Bob Martin

Sunday, May 7, 2000 by

“‘Phone Ainsley Harriott’ – great”

After six weeks, Bob Martin has turned out to be both an amusing, sharp series, and also a massive flop for ITV. It’s ironic that a series that has been one of the most truthful looks into the world of television should also be subjected to some subtle rescheduling by ITV, with seemingly every episode ending with an apologetic “Next week’s programme will be at the slightly later time …”
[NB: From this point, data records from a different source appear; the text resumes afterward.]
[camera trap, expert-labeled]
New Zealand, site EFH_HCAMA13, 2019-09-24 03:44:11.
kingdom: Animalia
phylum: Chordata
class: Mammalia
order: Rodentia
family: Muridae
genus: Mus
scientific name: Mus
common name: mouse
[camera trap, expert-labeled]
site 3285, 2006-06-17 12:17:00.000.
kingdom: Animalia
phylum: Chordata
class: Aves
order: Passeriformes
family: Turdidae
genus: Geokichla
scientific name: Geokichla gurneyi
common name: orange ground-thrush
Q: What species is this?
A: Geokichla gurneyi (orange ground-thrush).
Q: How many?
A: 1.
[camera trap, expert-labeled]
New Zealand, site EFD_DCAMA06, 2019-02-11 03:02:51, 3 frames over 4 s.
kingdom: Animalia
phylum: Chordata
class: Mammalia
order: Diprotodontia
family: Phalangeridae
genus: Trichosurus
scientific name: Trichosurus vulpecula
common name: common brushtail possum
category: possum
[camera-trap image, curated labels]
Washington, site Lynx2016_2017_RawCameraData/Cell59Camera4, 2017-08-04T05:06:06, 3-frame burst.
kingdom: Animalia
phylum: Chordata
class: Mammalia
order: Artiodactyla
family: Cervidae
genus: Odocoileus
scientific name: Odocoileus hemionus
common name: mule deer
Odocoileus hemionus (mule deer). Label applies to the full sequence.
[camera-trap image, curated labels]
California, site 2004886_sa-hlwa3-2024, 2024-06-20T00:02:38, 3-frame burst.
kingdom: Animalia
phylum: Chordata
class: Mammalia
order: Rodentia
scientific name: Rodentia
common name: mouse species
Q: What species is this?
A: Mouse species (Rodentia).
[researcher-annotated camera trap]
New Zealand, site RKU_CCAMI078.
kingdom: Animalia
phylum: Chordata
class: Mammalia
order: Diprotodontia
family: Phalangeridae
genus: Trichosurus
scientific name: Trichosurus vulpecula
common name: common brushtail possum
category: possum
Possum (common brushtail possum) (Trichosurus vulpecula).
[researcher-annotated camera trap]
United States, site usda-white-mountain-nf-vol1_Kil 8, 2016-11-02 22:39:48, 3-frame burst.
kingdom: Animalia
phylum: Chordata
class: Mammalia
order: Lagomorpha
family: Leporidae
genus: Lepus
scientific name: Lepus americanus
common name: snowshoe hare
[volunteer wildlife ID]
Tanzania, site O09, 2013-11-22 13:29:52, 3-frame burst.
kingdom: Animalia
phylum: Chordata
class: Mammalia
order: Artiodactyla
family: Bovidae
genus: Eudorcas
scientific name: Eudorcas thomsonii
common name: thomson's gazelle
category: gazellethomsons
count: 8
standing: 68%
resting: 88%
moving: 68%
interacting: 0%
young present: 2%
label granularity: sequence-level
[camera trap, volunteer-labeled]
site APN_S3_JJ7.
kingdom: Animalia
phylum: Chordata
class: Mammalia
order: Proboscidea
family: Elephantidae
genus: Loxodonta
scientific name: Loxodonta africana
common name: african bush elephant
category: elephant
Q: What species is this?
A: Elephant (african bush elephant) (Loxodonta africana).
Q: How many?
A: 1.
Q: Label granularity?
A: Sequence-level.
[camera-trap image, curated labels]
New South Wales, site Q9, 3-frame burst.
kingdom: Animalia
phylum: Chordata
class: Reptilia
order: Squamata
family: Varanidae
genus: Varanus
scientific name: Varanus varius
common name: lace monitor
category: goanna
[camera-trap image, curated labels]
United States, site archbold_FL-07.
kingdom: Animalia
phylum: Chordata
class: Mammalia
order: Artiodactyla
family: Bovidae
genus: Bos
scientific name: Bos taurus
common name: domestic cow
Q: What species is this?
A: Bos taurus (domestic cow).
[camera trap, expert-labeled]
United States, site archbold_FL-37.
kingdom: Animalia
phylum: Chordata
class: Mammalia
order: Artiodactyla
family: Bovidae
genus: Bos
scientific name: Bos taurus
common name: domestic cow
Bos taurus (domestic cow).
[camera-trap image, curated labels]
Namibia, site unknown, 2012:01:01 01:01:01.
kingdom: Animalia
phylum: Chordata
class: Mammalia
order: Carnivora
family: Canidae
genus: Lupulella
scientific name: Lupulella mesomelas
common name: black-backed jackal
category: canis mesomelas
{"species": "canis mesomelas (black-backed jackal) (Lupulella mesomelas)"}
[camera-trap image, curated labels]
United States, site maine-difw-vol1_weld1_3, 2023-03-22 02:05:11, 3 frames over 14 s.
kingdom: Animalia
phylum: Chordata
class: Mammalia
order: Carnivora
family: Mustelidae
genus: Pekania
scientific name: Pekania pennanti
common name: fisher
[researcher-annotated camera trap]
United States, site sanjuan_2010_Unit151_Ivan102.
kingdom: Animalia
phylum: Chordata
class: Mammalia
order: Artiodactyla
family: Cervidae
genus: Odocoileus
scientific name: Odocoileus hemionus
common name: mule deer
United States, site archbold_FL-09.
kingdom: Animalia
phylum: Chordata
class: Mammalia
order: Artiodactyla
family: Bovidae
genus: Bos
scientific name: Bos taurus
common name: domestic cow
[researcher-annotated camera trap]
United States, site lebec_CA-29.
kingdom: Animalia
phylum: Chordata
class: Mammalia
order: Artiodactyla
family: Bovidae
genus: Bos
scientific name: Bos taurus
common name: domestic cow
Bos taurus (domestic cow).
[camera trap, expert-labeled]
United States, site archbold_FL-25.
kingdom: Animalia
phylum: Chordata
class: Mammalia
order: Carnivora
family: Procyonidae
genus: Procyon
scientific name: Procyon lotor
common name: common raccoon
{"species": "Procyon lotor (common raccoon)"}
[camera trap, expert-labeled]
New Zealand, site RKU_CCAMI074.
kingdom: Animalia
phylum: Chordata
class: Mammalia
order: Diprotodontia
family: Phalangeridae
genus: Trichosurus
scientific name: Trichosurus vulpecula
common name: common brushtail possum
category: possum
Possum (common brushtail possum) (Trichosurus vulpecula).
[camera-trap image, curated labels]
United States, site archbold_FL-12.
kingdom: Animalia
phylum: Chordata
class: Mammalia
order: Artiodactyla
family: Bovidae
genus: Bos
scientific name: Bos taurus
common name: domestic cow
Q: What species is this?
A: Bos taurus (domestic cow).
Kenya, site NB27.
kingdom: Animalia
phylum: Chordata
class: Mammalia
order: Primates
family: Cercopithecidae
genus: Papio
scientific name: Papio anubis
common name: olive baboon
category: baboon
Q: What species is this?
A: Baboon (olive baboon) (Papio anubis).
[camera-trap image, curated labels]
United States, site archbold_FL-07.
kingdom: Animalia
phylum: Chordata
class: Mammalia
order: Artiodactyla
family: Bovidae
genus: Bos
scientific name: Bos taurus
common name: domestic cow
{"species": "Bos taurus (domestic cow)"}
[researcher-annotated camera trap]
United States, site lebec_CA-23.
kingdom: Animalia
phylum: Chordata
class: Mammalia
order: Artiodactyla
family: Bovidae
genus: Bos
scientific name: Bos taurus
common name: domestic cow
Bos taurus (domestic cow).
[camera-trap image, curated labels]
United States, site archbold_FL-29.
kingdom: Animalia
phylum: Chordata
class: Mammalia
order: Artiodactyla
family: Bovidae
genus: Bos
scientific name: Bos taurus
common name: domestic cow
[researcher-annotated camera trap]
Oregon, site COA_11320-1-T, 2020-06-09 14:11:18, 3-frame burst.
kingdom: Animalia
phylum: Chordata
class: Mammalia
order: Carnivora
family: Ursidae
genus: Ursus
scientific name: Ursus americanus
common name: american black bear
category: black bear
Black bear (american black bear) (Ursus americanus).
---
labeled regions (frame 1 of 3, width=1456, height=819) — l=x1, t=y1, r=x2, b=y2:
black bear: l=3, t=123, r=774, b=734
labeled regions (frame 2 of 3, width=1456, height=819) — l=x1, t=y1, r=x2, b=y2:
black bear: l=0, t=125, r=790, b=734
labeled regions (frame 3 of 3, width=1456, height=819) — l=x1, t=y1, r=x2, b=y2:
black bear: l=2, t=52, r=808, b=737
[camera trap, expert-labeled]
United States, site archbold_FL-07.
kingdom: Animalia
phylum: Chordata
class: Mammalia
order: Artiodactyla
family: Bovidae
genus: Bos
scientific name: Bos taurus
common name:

The slightly dodgy first episode didn’t help matters, as it took a while for the programme to work out whether it wanted to be totally cynical about the industry, or just a funny series. In the event, it moved towards the latter, which is a welcome change. Most other attempts at fiction set around television have been so cynical that one wonders exactly why the people involved are working in the industry in the first place, as in Guy Jenkin’s recent Sex ‘n’ Death. However, Bob Mills and Jeff Pope seem to be enthusiastic about the medium. The two were previously responsible for Channel 4′s The Show in 1997, where a straightforward chat show was married with some incredibly candid behind the scenes sequences. The series was fascinating, but also, eventually, pretty pointless – the chat show was constructed purely for the series, so the anxieties about making a good programme seemed false, because everybody only watched it for the behind the scenes stuff.

So this series wisely sticks to fiction. In doing so, they’ve constructed a very believable office setup – Denis Lawson, Keith Allen and Tracy-Ann Oberman bantering away as if they’d been working together for years. As for Barrymore … in some situations it’s been hard to tall whether his character is supposed to be a Partridge-style git or a more sympathetic, almost empty character. In the “party” episode earlier in the run, Bob seemed to be a well-meaning guy getting jerked around by others, which didn’t seem to fit in with the publicity (especially ITV’s “Hear Barrymore say ‘fuck!’” trailer) which painted him as an egotistical, foul-mouthed bastard. So are we now seeing a truly three dimensional character, who has these “grey areas”, or just someone poorly defined? Hard to tell, but Barrymore has certainly acquitted himself well in his first acting role, managing to put 15 years of a career behind him to create a character that could be empathised with, and he hasn’t come over just as “TV’s Michael Barrymore”.

Later trailers for the series have concentrated on how “all our favourite stars” are appearing in the series, as ITV try desperately to convince us to watch it. Celebrities playing themselves have always been a problem for sitcoms – I’m reminded of Kylie Minogue’s appearance in The Vicar of Dibley, where all trace of wit was removed to avoid upsetting her. Most of the cameos have moved away from the “do you see?” school, some working brilliantly well – for example, Jamie Theakston, who did his own career no harm by taking part in a storyline that amusingly took the piss out of his private life.

Despite the ratings, a second series is in the pipeline, although this is more likely to do with over-enthusiasm for the concept before transmission, rather than any attempt by ITV to give it time to build. However it came about, though, it’s good to see – because any series that includes the exchange “Shall I get John Leslie on standby?”/”I will never, ever be that ill” can do no wrong as far as I’m concerned.